I am trying to learn CUDA. I started to try matrix multiplication with the help of this article based on GPU. My main problem is that I am unable too understand how to access 2D array in Kernel since accessing a 2D array is a bit different than the conventional method (matrix[i][j]). This is the part where i am stuck:

for (int i = 0; i < N; i++) {
    tmpSum += A[ROW * N + i] * B[i * N + COL];
C[ROW * N + COL] = tmpSum;

I could understand how ROW and COLUMN were derived.

int ROW = blockIdx.y*blockDim.y+threadIdx.y;
int COL = blockIdx.x*blockDim.x+threadIdx.x;

Any explanation with an example is highly appreciated. Thanks!

What is “the conventional method (matrix[ i][j])”? Since CUDA is a subset of C++, all array accesses work just the same as they do in C++.

I suspect what you mean by the “conventional” method is really the low-performance representation of a 2D matrix as a vector of pointers to separately allocated row vectors. That is actually not a conventional method (by historical standards) but a fairly useless modern way of representing a 2D matrix (hint: try performing matrix operations on an arbitrary sub-matrix of a matrix represented in this way).
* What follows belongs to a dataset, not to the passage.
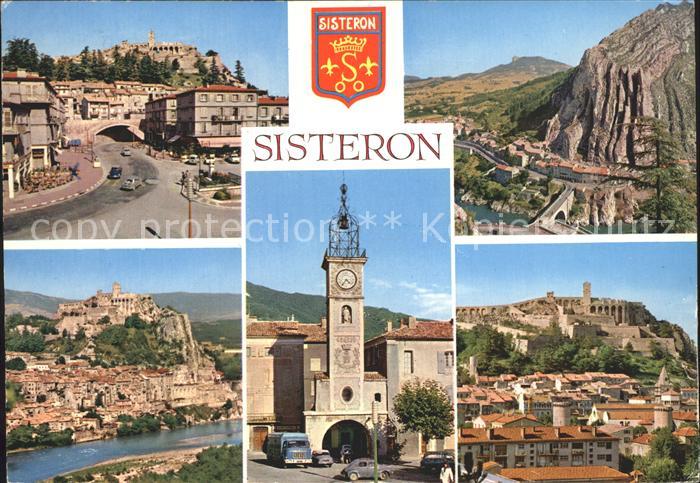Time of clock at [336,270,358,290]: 4:35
The conventional way to represent a 2D matrix, going back to the 1950s, is to use a single allocation in which rows, or columns, are stored contiguously, depending on whether row-major storage layout is used (C, C++) or column-major layout (Fortran). Note: CUBLAS uses column-major storage layout for compatibility with other BLAS libraries and ease of interfacing with programs written in Fortran. So if you intend to use CUBLAS later on, you are better off using column-major storage layout from the start.

Your example seems to be using row-major storage, with each row comprising N elements. So row 0 comprises elements 0 … N-1 of the allocation, row 1 comprises elements N … 2N-1, etc. Therefore, row ROW starts at element ROW * N, and the individual columns in that row are at ROWN + 0, ROWN + 1, or generally, ROWN + i for column i. How data elements are mapped to CUDA threads is entirely up to the programmer. In general, a good default strategy is to assign one thread to each element of the result matrix (or a tile of the result matrix). If the matrix is a 2D matrix, it may be a good idea to use a 2-D thread block since that makes it easier for a programmer to keep track of which thread operates on which element of that matrix or tile.